The Apex Legends competitive meta is a fickle beast. Valkyrie has reigned supreme since her release, but do you remember Gibraltar’s fall from grace? The once imperious wall of a man used to be in every esports team bar none, and now he’s lucky to even make an appearance in the ALGS. It could happen to anyone.

Wattson has seen a resurgence, and Newcastle has also found a niche place alongside her. Fuse and Mad Maggie often take their bickering into ALGS lobbies these days, and even Rampart sees some play at the highest level. Predicting who will be next to rise to the top, to rival the Valkyries and Horizons, is a near-impossible task, not only reliant on understanding the meta, but also forecasting future patches to the live service game.

One person who would be great at reading the signs is Catalyst. She’d draw from her tarot deck and stare at a stylised portrait of herself. Or nine swords or something, I don’t claim to be a tarot expert. The reason I’m so confident is that there’s one other way to predict the Apex Legends meta: watch whatever TSM is doing.

While it’s been proven that teams don’t copy TSM, the veterans of Apex esports are often one step ahead of the meta, at least in the NA region. The addition of coach Raven to their roster for Year 3 has cemented that, and the man who brought Fuse into favour has turned his area denial tactics to a new protege, Ms. Smith.

We chatted with Raven ahead of the ALGS Championship in the summer, when he was coaching EMEA side GMT, before the roster was acquired by Kansas City Pioneers.
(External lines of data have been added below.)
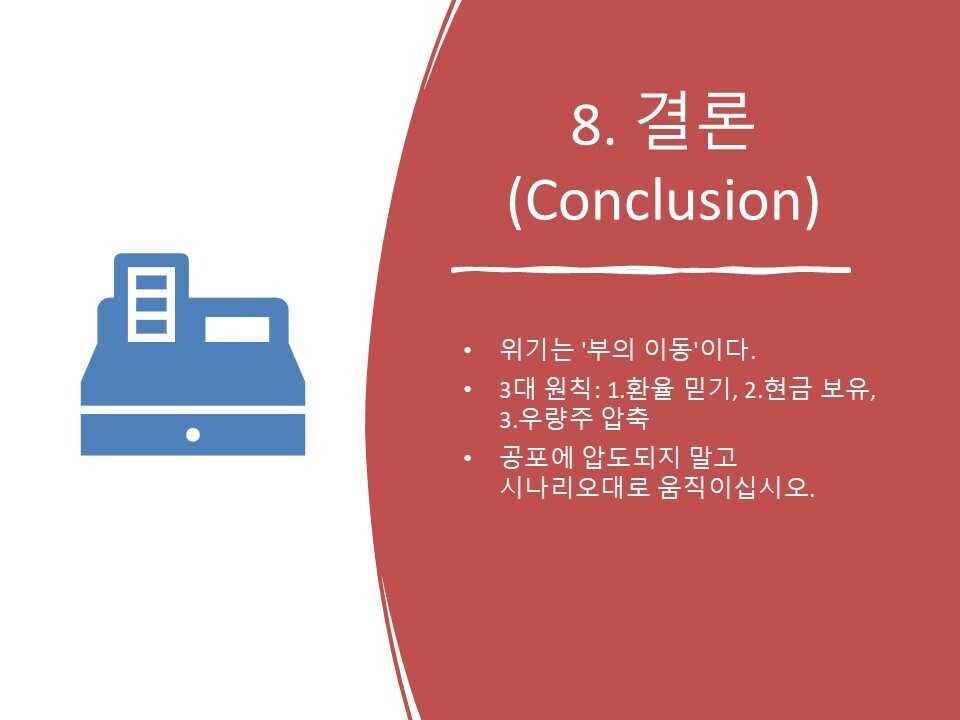 8. 결론
(Conclusion)

• 위기는 '부의 이동'이다.
• 3대 원칙: 1.환율 믿기, 2.현금 보유, 3.우량주 압축
• 공포에 압도되지 말고 시나리오대로 움직이십시오.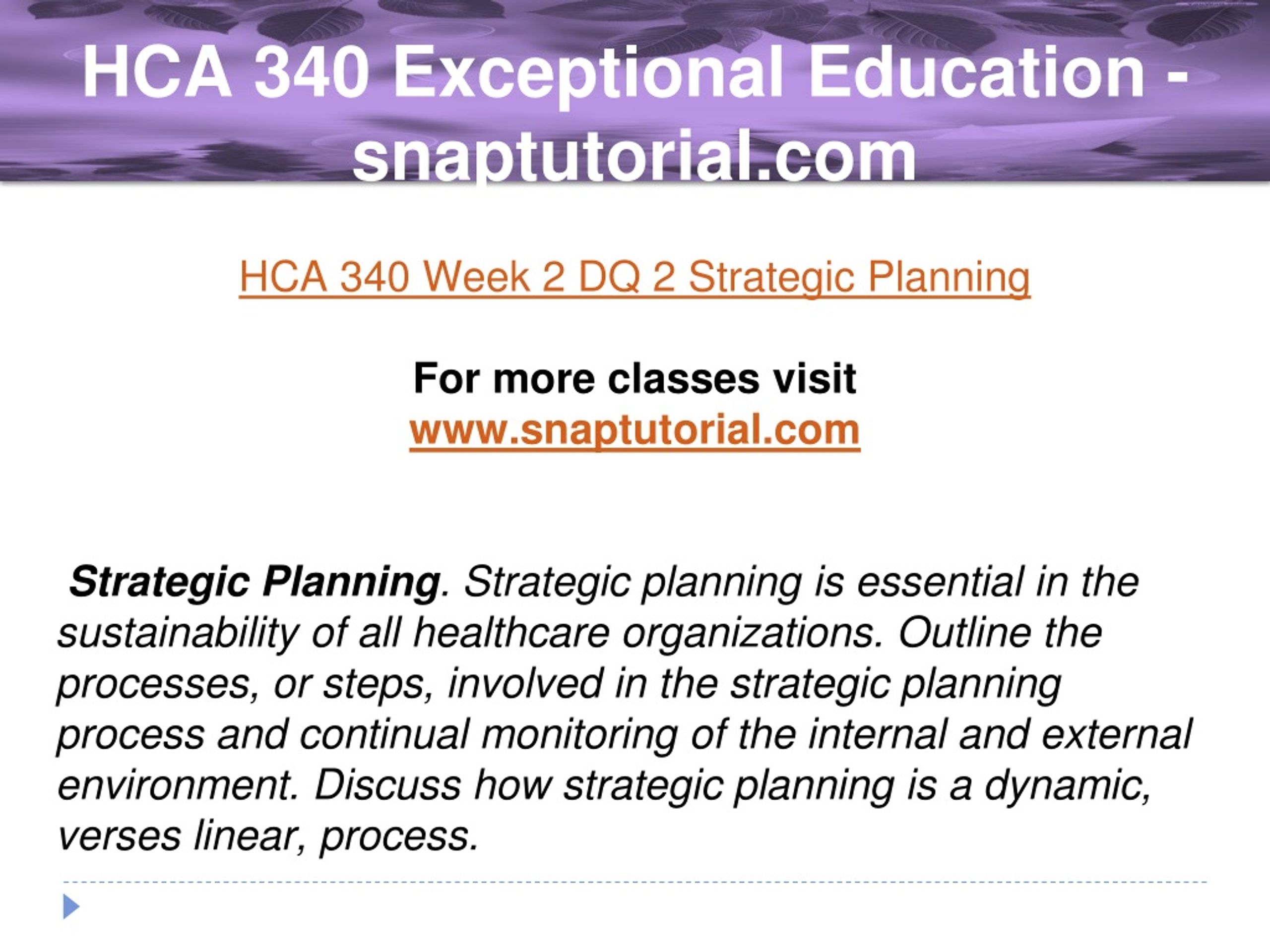 HCA 340 Exceptional Education - snaptutorial.com

HCA 340 Week 2 DQ 2 Strategic Planning

For more classes visit
www.snaptutorial.com

Strategic Planning. Strategic planning is essential in the sustainability of all healthcare organizations. Outline the processes, or steps, involved in the strategic planning process and continual monitoring of the internal and external environment. Discuss how strategic planning is a dynamic, verses linear, process.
His advice helped GMT to place fifth at the Championship, the best result of any team in the region. Now, Raven’s TSM are dominating NA after a frustrating period of poor results. And they’re dominating with Catalyst.

Time for a few caveats. Firstly, they were dominating before they started using Catalyst. Secondly, they were not the first team to use her, just the most notable. Thirdly, Catalyst’s abilities still don’t work as intended at the moment. We can analyse the first two points not to take away that TSM is good because of Catalyst, but that they see potential in her. As for the final point, if she’s good now, what will she be like once her Dark Veil starts blocking scans as intended?

Catalyst’s abilities are all about denial. Denial of space, denial of knowledge, and even denial of abilities. Denying space is simple enough to comprehend; opposing teams have to play around her giant wall Ultimate ability. They can go through it, but they’ll be slowed and have their vision impaired – it’s a death sentence when appearing in front of the Catalyst team waiting on the other side.

However, Catalyst can simultaneously defend the space behind a team. She can barricade the doors of a building like Caustic or Wattson, and her Tactical, Piercing Spikes, can block choke points or discourage teams from approaching from those angles. Even without her Dark Veil blocking scans as it should, these spikes act as a counter to Bloodhound teams, which often run a Bangalore so they can see through her smoke but opponents cannot. Firing spikes into this smoke not only identifies enemies if you hit them – by the damage numbers appearing over their heads – but discourages them from pushing in blindly.

Catalyst has her counters, but if an opponent wants to overexpose themself by Horizon Q-ing above the inky wall, then they’re welcome to do so. Just check out how TSM utilised a Catalyst/Horizon combination in this Series E endgame below, carefully placing the latter’s Ult to pull their opponents through the slowing ink and into zone. The final result was a comfortable win, and proof that Catalyst’s utility exists far beyond the basics that most of us have thought of.

Predicting the Apex meta is an impossible and unenviable task, and coaches like Raven – and others – put in countless hours of work and research to figure out which Legends might be a good fit for their teams, players, and specific tournaments. They sometimes have to go out on a limb or run counter-meta compositions, but mostly teams stick to the tried and tested. Being one step ahead of everyone else can give you a crucial advantage, and as we head towards the first LAN of Year 3, even the smallest advantage could be the difference between winning and losing.

Personally I think we’ll see safe plays come 2023, but if I had to put my money on one Legend shaking things up? I think it would be safe on Catalyst.